* DOCUMENT
/---
Some of these tools include:
Because so many other tools rely on the Eyedropper Tool, it’s important to understand how it works. This guide to the Eyedropper Tool in Photoshop explores what it is and how you can use it to meet your needs. We’ll also offer some references to other guides that can help you conquer problems specific to the Eyedropper Tool.
That’s quit a lot to cover, so let’s get started!
You’ll find Photoshop’s Eyedropper Tool in the left-hand vertical toolbar, which also contains the Crop Tool, Clone Stamp Tool, Magic Wand Tool and Brush Tool. While the toolbar is its home location, you can also find the same functionality in a number of adjustment menus, as well as the color palette itself. The Eyedropper Tool provides lets you select a specific color in an image or document.
Like many of Photoshop’s tools, the Eyedropper Tool has parameters you can adjust to help refine your sample results. If you access the tool from another interface, like an adjustment panel, your adjustment options may be more limited, though. Or, in the case of the Color Range Selector, more expansive!
By default, the Eyedropper tool allows you to select the color value of a single pixel in a document. Photoshop then stores this color in your color palette as the primary color. While a left click with the tool will perform this action by default, a right click presents your first set of alternate choices. These options include changing the tool’s sample size and storing the color information in alternate formats.
Changing the tool’s sample size will, of course, have a direct impact on its performance. By default, the Eyedropper tool samples 1 pixel. That means it will only take the color of the exact pixel you click on when you make a selection.
While such a small sample may work for digital documents with wide patches of single, uniform colors, it may not work well on things like photos. Since photos don’t have perfect acuity or truly uniform colors, making a single point selection can cause problems.
For instance, consider what happens when you select color from the edge of an object in an image. Due to chromatic aberration, the color selection you make may be too purple or green relative to the actual color of the subject.
You may also find that the Eyedropper Tool’s default selection area causes in issue when you sample from an area in a photo that appears to have uniform color.
Let’s imagine selecting a color sample from a shirt in a photograph. The shirt looks to us to be a uniform color. But, in reality, when you zoom into the shirt at the pixel level, you’ll see a variety of different colors. And, digital noise often present in photographs to some degree only exacerbates the pixel issue. Thus, selecting a single point in this instance may result in a drastically different color than you intended.
While selecting the wrong color isn’t a disaster, it is inconvenient. You could always discard a selection and try again, but wouldn’t it be nice if your selection was right the first time?
When you’re working with these more complex subjects, consider changing the Eyedropper Tool’s sample size. You can make this change in two ways: either by changing the sample size option in the toolbar drop-down menu from the menu bar, or via the previously mentioned right-click drop-down menu. If you’ll be making a number of selections, try directly changing the sample size via the tool options.
When first working with the tool, make sure to give both selection modes a try. Point sampling definitely has its uses, although you should consider defaulting to at least a 3 by 3 Average sample mode for most photo work.
Adjusting the tool options directly provides an additional benefit. With larger sample sizes, it can be difficult to visualize where exactly the tool will sample from. You can set your sample size to sample an area as large as 10,000+ pixels, and that’s hard to eyeball.
To be more precise with large sample areas, make sure to select Show Sampling Ring from the tool options panel. With this selected, you can press and hold the left mouse button to show a ring with your current palette color and potential new palette color. The ring shows your old palette color at the bottom and the new sample or new average sample at the top of the ring.
\---
* STORED DATA
/---
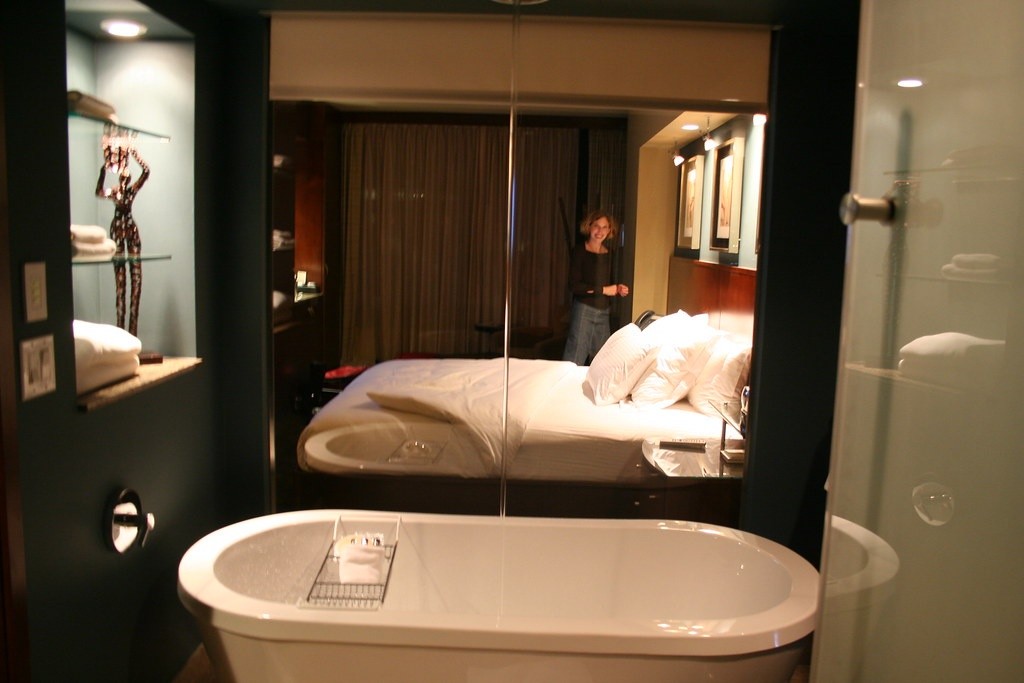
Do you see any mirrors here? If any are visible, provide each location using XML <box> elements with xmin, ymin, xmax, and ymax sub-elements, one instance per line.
\---
* SET TASK
Which tools does the Eyedropper Tool guide say the left-hand vertical toolbar also contains? Use only the Eyedropper Tool guide and leave the material aside.

* ANSWER TO THIS EXERCISE
Crop Tool, Clone Stamp Tool, Magic Wand Tool, Brush Tool